Counting only lines that contain "from", how many are there in the records below? Give the figure alone.

[Scraped caption text data]

━━━━━━━━━━━━━━━━━━━━

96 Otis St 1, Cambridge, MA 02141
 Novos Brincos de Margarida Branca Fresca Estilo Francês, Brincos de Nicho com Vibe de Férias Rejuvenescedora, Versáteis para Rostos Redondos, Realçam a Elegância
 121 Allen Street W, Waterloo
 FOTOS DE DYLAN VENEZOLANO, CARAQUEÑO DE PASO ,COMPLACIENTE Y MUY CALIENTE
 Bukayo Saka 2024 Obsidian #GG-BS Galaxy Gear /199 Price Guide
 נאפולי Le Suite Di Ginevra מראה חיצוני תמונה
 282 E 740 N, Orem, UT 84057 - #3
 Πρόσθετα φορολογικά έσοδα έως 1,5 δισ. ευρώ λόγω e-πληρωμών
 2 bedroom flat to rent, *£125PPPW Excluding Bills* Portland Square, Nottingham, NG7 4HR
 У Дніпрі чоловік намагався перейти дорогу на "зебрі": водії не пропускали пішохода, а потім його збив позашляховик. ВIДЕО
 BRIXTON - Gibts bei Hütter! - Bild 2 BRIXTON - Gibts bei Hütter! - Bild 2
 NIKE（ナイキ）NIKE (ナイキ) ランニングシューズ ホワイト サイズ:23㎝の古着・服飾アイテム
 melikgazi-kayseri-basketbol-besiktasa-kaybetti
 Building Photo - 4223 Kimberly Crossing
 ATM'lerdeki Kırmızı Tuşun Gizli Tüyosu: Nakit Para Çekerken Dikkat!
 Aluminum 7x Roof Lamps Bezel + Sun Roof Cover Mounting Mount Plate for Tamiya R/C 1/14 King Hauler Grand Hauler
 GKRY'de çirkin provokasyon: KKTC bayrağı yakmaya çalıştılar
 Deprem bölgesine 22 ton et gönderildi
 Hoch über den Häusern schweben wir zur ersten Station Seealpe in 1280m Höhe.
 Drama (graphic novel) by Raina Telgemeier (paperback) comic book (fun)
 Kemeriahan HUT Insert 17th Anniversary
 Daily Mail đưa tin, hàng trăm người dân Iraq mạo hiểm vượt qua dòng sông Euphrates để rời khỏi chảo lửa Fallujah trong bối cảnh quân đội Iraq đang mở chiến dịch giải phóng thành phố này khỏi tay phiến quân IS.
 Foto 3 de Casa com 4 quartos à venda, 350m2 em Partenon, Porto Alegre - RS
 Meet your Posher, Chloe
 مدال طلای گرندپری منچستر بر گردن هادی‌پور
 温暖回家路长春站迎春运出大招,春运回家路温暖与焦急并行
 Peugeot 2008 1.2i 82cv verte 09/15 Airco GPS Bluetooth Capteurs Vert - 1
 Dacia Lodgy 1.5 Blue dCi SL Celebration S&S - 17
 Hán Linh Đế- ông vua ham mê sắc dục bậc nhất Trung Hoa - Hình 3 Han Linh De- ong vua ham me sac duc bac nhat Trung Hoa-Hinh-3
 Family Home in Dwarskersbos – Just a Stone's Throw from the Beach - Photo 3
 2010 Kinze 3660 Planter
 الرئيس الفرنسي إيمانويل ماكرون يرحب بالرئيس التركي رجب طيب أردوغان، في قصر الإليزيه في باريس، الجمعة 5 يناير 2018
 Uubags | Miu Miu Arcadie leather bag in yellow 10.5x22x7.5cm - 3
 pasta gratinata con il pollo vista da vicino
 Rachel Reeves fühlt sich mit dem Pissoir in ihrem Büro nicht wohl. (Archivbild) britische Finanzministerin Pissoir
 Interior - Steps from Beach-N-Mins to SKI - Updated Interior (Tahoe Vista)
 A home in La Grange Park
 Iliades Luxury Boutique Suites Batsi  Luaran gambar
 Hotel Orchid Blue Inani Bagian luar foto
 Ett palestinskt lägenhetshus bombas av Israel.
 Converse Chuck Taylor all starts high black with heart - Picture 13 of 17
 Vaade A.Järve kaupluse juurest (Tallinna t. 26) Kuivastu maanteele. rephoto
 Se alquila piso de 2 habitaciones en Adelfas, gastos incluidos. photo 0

━━━━━━━━━━━━━━━━━━━━

_ANSWER SPACE_:
2